#### The data

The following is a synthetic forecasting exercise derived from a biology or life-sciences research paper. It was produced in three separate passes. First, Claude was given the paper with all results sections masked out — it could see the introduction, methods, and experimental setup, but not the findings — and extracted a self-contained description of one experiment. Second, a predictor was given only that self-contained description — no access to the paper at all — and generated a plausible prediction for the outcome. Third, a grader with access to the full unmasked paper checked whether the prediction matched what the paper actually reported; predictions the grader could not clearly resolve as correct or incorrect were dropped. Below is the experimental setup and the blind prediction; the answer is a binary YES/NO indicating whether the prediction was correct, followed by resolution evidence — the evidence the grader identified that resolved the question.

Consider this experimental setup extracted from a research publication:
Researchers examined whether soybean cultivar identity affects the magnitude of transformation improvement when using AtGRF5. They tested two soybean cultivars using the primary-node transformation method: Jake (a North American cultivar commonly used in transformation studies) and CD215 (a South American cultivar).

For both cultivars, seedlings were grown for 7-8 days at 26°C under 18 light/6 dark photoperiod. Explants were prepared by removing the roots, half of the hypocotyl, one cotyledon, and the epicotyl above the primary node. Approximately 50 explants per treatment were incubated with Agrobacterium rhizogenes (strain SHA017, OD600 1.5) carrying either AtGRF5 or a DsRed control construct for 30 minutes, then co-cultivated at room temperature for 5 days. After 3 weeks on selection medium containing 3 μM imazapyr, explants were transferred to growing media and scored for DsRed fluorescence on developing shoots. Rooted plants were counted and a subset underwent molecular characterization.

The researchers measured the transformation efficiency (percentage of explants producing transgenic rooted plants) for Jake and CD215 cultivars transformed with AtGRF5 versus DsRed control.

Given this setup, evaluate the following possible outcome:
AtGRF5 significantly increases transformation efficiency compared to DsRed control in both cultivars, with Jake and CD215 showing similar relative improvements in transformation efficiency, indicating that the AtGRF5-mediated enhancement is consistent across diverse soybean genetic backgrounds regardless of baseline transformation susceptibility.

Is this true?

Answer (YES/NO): NO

########

## Work item
Transcribe all of the lines in the records precisely.

## Exercise response
The following is a synthetic forecasting exercise derived from a biology or life-sciences research paper. It was produced in three separate passes. First, Claude was given the paper with all results sections masked out — it could see the introduction, methods, and experimental setup, but not the findings — and extracted a self-contained description of one experiment. Second, a predictor was given only that self-contained description — no access to the paper at all — and generated a plausible prediction for the outcome. Third, a grader with access to the full unmasked paper checked whether the prediction matched what the paper actually reported; predictions the grader could not clearly resolve as correct or incorrect were dropped. Below is the experimental setup and the blind prediction; the answer is a binary YES/NO indicating whether the prediction was correct, followed by resolution evidence — the evidence the grader identified that resolved the question.

Consider this experimental setup extracted from a research publication:
Researchers examined whether soybean cultivar identity affects the magnitude of transformation improvement when using AtGRF5. They tested two soybean cultivars using the primary-node transformation method: Jake (a North American cultivar commonly used in transformation studies) and CD215 (a South American cultivar).

For both cultivars, seedlings were grown for 7-8 days at 26°C under 18 light/6 dark photoperiod. Explants were prepared by removing the roots, half of the hypocotyl, one cotyledon, and the epicotyl above the primary node. Approximately 50 explants per treatment were incubated with Agrobacterium rhizogenes (strain SHA017, OD600 1.5) carrying either AtGRF5 or a DsRed control construct for 30 minutes, then co-cultivated at room temperature for 5 days. After 3 weeks on selection medium containing 3 μM imazapyr, explants were transferred to growing media and scored for DsRed fluorescence on developing shoots. Rooted plants were counted and a subset underwent molecular characterization.

The researchers measured the transformation efficiency (percentage of explants producing transgenic rooted plants) for Jake and CD215 cultivars transformed with AtGRF5 versus DsRed control.

Given this setup, evaluate the following possible outcome:
AtGRF5 significantly increases transformation efficiency compared to DsRed control in both cultivars, with Jake and CD215 showing similar relative improvements in transformation efficiency, indicating that the AtGRF5-mediated enhancement is consistent across diverse soybean genetic backgrounds regardless of baseline transformation susceptibility.

Is this true?

Answer (YES/NO): NO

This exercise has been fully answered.